- [Quoted text]
╭──
I started Stephen King’s On Writing on 10/14/2012. I finished it 10/16/2012. For the next two weeks, I debated whether or not I should write about my experience. Such a widely acclaimed author as Stephen King surely doesn’t need my help!
Oh hell, it looks like I’m reviewing this anyways.
The first thing that strikes me about Stephen King’s On Writing is the seeming effortlessness with which King uses language. This is my first Stephen King book, and by page 5, I’d determined that it shouldn’t be my last.
He takes us on a lightning tour of his life leading up to and through On Writing, factually and completely without pretension. This is my life. This is what made me the writer I am. Take it or leave it.
The particularly meaty part of the book, for the writers that primarily constitute this book’s readership, is his advice towards fledglings. He talks for a time about becoming a better reader, and encourages people to be widely read. The cynical might observe that it’s completely in King’s authorly interest to have rabid readers. I felt cynical too, when I’d first heard this, during a period where I’d become a bonsai reader due, mainly, to financial pressures. But King’s right: A poorly read writer is more likely to abuse tropes. I still remember my shock when an aspiring author at a writer’s conference unabashedly informed me about her mystery novel’s lead female protagonist, a sassy reporter, and the male lead: a too-old-for-this-shit cop.
╰──
- [Objective 1] Count the lines in the entries below that contain the string "hand", and give only that number.

- [Records for the exercise]
╭──
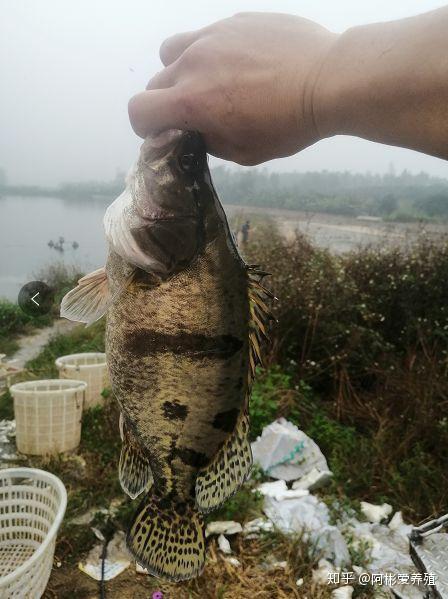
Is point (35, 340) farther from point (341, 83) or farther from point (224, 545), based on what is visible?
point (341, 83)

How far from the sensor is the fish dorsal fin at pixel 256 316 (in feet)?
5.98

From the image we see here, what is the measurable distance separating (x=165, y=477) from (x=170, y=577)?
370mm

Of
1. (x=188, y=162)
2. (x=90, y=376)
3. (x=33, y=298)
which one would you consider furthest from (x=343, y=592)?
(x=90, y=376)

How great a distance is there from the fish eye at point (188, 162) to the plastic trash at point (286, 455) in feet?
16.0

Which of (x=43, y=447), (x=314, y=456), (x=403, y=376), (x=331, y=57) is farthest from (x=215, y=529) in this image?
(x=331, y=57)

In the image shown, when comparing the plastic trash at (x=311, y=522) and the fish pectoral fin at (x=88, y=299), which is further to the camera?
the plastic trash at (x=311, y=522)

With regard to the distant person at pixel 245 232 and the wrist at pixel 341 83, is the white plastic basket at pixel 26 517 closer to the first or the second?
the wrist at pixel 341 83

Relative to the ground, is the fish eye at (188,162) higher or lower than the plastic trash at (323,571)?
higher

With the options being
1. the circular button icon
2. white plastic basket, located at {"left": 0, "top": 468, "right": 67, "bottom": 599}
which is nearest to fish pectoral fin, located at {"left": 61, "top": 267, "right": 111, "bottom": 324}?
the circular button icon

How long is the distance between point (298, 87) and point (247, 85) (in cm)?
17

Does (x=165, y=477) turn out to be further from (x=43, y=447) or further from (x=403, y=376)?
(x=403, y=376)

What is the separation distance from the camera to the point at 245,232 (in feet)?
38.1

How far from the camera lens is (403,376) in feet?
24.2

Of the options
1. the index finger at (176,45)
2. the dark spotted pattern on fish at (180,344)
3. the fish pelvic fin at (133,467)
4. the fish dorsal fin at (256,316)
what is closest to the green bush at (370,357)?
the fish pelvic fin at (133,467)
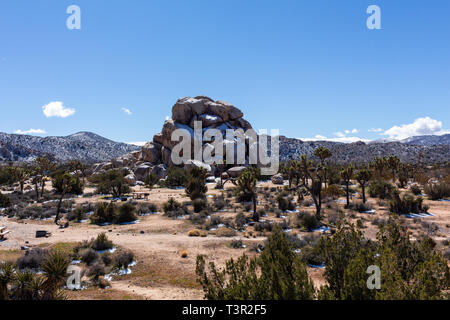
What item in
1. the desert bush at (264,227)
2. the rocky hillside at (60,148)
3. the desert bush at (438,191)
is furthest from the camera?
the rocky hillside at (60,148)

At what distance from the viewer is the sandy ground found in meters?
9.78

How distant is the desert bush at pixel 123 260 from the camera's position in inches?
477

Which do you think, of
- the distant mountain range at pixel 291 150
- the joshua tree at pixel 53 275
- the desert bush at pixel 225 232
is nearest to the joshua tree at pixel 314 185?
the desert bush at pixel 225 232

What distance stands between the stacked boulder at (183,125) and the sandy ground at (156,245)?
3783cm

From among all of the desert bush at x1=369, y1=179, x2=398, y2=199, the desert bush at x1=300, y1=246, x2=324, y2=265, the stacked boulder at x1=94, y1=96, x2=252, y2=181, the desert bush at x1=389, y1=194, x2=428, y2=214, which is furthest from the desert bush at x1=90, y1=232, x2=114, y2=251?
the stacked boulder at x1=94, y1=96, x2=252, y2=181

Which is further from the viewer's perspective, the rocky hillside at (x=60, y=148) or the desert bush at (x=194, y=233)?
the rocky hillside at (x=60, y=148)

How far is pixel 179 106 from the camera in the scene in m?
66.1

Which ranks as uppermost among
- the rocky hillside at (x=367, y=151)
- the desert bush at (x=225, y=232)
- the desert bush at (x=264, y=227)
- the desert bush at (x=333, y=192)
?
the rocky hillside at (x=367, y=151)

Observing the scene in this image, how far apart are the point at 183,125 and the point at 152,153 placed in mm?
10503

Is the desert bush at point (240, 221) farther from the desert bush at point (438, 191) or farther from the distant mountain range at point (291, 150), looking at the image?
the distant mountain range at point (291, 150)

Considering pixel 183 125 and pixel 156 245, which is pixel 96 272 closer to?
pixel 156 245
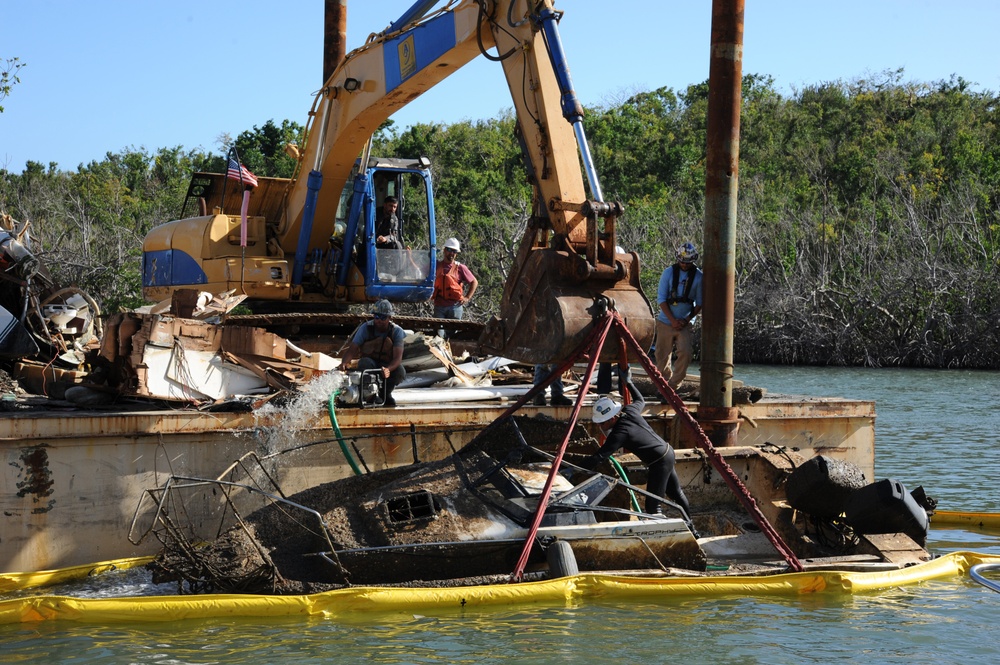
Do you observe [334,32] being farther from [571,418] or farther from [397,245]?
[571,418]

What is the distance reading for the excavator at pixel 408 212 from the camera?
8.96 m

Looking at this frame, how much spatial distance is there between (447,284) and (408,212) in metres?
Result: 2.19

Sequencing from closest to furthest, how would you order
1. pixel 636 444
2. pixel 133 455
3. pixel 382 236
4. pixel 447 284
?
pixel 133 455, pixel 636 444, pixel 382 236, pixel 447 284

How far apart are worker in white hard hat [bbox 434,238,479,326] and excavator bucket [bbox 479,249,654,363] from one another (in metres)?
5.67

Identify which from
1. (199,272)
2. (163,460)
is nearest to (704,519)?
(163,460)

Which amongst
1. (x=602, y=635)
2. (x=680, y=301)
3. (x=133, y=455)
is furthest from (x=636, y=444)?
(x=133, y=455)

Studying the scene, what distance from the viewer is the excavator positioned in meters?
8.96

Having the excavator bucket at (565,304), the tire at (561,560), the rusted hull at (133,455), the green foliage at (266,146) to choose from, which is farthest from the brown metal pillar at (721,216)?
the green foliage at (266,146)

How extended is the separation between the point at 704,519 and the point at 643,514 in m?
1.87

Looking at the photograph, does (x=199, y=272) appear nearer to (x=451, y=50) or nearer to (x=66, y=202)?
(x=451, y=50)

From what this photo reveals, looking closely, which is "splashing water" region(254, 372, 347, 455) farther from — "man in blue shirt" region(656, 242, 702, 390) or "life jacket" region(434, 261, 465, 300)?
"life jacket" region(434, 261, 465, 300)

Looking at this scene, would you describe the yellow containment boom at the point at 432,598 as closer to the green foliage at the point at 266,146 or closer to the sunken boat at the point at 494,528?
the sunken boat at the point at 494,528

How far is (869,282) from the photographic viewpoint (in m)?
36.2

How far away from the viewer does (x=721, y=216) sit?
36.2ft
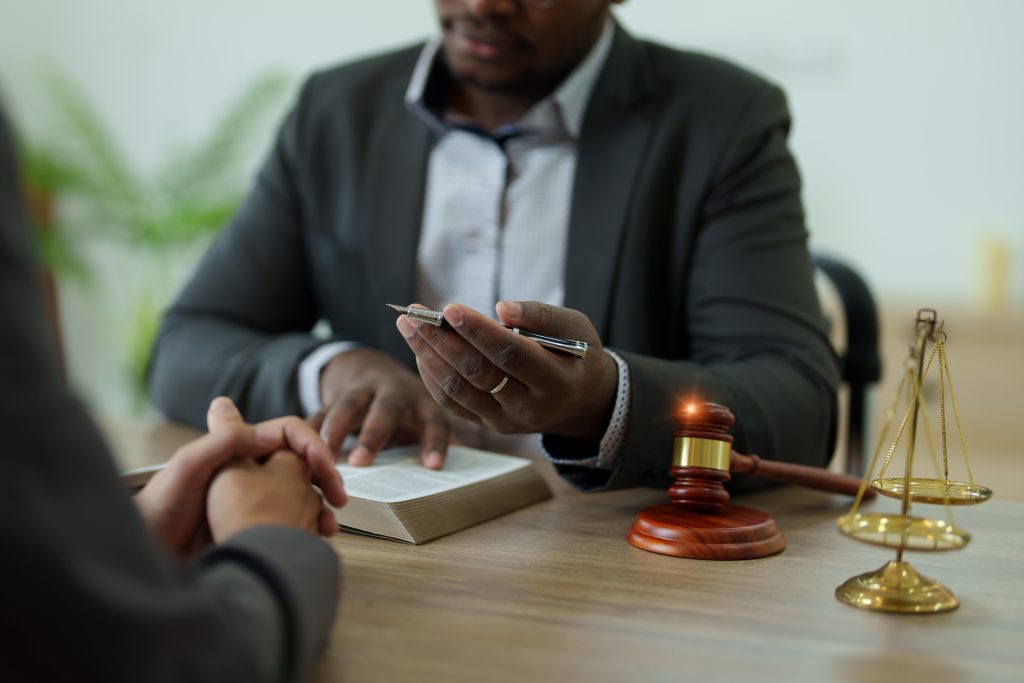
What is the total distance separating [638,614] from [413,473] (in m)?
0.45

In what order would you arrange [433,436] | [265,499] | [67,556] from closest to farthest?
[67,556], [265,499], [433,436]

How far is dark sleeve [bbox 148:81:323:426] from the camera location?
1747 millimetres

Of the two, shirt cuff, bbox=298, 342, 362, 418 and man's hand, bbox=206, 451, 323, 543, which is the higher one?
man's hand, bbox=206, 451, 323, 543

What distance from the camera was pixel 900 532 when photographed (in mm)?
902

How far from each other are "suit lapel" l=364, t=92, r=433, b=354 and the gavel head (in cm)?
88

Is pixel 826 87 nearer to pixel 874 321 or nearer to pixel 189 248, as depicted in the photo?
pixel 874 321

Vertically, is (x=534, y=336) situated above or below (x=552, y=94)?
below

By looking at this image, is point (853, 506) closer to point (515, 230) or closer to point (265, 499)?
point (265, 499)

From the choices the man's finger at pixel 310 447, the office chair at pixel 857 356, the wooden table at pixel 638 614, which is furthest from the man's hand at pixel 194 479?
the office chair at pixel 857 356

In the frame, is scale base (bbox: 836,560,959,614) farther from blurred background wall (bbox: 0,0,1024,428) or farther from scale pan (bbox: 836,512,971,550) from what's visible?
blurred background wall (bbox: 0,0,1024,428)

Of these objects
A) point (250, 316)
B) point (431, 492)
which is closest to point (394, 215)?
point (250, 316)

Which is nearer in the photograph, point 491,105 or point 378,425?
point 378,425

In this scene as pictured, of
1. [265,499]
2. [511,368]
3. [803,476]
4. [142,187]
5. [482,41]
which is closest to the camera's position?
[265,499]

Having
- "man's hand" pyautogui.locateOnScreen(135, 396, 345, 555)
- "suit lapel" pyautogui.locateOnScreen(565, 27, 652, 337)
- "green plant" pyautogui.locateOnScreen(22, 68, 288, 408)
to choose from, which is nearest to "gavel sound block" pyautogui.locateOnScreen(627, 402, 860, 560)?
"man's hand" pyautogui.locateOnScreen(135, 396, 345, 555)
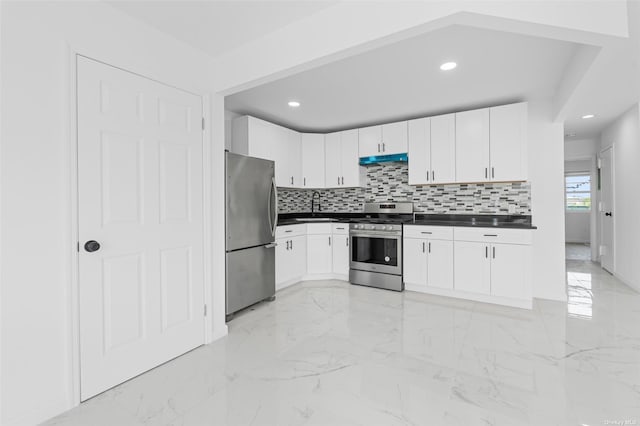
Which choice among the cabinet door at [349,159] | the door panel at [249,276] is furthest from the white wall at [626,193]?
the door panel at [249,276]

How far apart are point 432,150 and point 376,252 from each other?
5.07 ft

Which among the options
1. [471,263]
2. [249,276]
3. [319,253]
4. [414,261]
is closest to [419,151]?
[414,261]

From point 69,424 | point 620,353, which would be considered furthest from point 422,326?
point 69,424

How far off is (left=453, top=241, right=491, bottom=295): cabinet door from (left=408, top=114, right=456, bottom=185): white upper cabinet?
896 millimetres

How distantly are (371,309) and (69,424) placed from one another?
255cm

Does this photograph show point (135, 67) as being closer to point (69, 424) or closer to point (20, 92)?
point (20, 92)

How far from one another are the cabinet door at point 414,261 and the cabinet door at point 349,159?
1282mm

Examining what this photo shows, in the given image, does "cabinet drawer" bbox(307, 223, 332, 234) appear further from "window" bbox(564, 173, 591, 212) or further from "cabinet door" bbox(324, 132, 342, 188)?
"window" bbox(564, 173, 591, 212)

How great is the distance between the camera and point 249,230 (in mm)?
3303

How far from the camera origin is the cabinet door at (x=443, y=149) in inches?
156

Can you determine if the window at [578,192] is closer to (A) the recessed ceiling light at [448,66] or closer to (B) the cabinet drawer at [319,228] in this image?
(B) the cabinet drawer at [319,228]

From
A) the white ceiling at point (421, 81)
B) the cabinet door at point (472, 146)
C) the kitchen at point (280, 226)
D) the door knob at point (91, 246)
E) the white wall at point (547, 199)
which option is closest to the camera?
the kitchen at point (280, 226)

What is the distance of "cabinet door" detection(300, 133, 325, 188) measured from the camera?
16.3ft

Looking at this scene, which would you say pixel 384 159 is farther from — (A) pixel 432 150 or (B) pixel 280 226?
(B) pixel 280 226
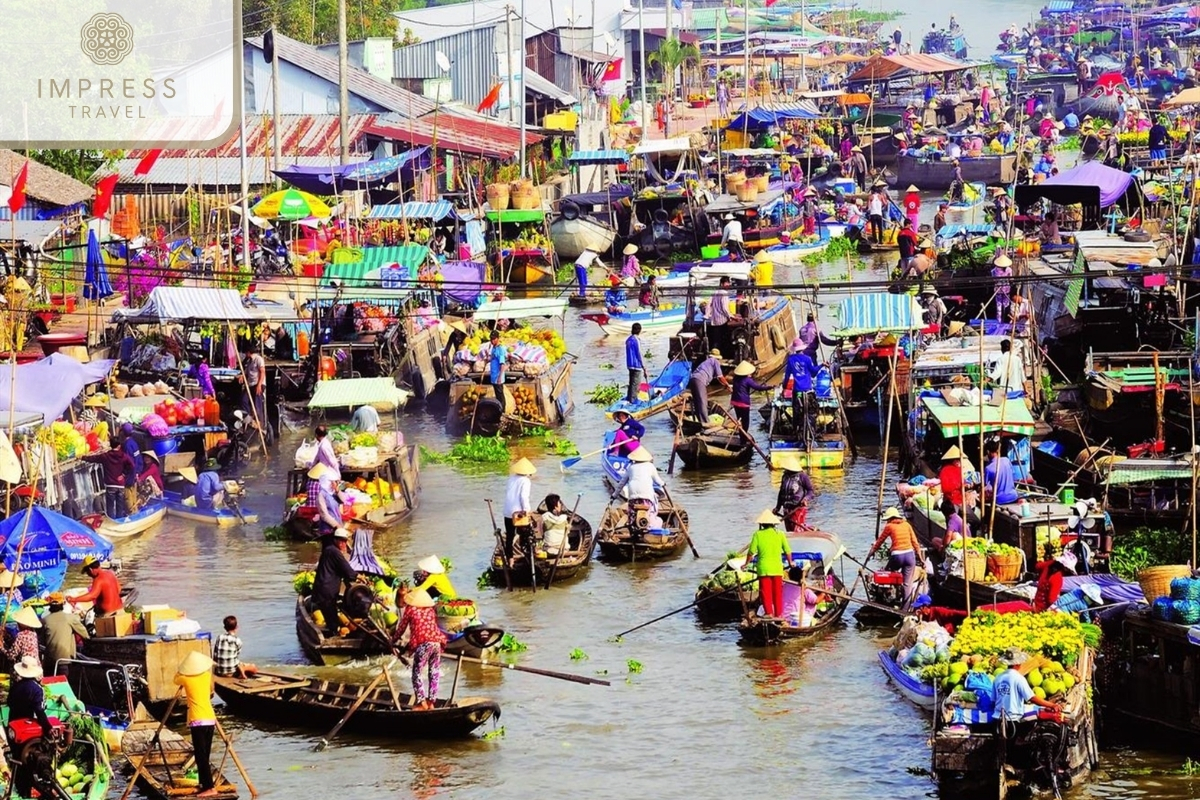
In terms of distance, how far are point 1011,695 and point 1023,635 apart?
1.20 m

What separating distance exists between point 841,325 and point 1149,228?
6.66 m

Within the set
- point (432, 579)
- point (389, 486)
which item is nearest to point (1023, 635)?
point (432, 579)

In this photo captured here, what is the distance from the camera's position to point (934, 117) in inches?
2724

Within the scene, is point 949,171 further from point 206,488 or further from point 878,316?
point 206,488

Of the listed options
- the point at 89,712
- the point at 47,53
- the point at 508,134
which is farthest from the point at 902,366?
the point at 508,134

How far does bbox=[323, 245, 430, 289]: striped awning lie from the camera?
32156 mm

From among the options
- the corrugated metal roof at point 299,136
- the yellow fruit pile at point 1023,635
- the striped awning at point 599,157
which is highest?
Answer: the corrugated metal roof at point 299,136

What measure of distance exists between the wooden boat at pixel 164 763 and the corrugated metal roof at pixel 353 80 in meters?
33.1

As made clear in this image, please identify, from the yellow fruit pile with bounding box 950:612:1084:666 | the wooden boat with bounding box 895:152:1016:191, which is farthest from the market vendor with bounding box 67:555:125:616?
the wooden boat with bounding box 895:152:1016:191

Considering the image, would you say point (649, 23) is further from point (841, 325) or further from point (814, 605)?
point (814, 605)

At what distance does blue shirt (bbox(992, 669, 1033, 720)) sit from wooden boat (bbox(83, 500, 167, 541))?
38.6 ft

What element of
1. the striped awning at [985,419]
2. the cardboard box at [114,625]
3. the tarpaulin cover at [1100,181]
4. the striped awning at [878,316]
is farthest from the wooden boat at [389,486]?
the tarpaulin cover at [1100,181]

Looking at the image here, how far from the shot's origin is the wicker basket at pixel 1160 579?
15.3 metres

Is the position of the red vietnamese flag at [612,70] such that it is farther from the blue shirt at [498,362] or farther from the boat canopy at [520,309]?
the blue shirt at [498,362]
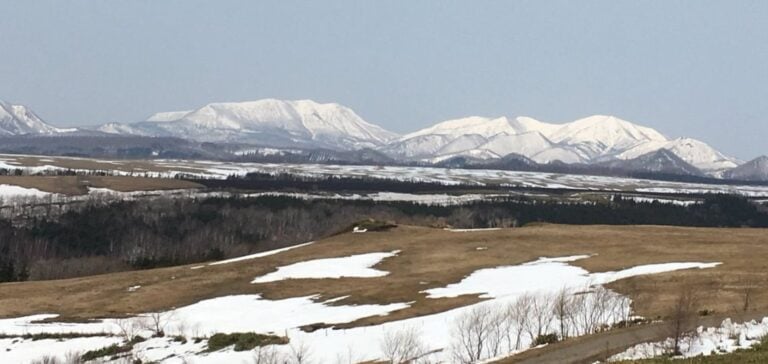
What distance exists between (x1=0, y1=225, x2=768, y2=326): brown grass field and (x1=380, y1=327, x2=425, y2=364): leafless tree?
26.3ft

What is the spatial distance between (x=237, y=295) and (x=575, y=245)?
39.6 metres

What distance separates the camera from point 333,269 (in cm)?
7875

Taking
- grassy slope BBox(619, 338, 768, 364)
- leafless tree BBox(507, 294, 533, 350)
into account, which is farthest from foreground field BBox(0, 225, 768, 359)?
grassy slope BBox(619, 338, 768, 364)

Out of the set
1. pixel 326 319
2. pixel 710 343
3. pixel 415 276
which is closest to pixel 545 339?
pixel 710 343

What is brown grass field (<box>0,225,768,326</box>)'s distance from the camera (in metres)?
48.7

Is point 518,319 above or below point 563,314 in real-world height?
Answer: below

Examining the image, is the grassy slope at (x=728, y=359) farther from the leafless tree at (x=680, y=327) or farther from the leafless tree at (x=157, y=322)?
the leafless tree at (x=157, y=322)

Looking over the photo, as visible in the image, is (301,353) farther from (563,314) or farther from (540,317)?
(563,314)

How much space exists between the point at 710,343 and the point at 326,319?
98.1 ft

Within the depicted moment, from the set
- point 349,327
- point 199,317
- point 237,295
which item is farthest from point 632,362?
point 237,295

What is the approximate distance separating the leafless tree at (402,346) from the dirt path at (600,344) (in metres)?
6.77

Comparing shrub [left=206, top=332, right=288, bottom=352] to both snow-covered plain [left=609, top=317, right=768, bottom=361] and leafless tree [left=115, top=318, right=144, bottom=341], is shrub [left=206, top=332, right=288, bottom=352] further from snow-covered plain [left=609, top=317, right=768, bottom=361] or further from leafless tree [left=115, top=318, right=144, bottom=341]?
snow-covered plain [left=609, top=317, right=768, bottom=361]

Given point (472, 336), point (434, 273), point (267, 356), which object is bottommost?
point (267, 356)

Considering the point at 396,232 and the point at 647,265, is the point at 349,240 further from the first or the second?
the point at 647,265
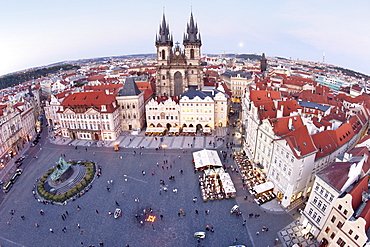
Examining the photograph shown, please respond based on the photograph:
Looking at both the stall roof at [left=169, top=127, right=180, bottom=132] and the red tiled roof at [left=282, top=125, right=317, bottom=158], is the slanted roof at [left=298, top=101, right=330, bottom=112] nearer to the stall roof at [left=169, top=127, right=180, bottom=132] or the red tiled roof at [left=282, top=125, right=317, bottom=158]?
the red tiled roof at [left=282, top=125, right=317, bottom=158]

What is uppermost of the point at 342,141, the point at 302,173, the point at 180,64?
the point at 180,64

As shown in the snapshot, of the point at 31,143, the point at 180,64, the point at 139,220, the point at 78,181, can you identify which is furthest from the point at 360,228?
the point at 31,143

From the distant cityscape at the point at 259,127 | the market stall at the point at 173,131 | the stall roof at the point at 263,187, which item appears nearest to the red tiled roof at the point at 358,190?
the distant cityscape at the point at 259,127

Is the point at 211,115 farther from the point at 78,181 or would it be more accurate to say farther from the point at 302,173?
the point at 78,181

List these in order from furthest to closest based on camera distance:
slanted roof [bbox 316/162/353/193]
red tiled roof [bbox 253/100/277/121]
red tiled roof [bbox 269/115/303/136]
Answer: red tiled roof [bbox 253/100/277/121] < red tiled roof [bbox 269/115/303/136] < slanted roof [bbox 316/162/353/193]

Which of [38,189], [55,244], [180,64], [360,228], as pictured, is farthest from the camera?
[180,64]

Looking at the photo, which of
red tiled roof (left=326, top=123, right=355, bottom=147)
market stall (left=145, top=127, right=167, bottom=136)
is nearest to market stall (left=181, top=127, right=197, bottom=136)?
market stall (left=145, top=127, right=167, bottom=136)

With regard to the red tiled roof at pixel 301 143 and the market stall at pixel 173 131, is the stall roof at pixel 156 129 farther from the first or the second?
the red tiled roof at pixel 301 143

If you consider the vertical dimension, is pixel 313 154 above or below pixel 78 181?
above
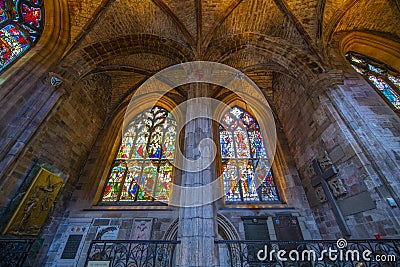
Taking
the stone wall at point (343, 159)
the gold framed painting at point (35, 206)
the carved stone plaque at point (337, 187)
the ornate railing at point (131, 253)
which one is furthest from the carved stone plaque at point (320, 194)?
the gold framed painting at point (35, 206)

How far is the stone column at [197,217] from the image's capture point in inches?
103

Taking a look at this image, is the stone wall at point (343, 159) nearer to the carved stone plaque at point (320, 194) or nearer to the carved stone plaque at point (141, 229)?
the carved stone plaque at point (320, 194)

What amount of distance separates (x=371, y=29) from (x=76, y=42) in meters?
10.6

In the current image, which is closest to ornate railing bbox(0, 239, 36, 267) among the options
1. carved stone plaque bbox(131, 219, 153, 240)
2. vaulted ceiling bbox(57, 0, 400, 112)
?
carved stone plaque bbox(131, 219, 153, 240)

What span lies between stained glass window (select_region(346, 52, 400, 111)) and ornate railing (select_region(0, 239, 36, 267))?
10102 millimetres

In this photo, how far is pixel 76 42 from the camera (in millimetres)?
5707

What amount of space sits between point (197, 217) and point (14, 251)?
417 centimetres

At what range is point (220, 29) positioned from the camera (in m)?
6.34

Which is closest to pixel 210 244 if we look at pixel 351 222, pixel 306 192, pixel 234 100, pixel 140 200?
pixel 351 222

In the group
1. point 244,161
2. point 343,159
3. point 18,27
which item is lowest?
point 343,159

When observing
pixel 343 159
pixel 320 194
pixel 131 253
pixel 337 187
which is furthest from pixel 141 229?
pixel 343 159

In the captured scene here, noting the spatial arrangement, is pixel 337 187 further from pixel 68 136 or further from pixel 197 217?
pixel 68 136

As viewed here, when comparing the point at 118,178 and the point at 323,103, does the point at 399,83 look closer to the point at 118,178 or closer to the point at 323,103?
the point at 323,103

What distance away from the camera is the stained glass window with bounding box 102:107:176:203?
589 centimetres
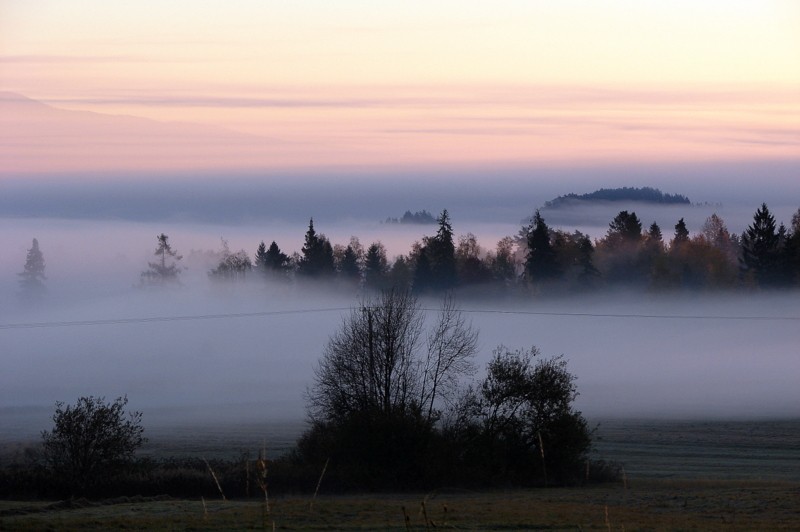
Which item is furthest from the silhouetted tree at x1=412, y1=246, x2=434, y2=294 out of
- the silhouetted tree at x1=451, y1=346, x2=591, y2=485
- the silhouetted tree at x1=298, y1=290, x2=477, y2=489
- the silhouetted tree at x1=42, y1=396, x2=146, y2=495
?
╰──
- [Objective 2] According to the review above, on what date did the reviewer finish reading On Writing?

- [Exercise result 1] 5

- [Exercise result 2] 10/16/2012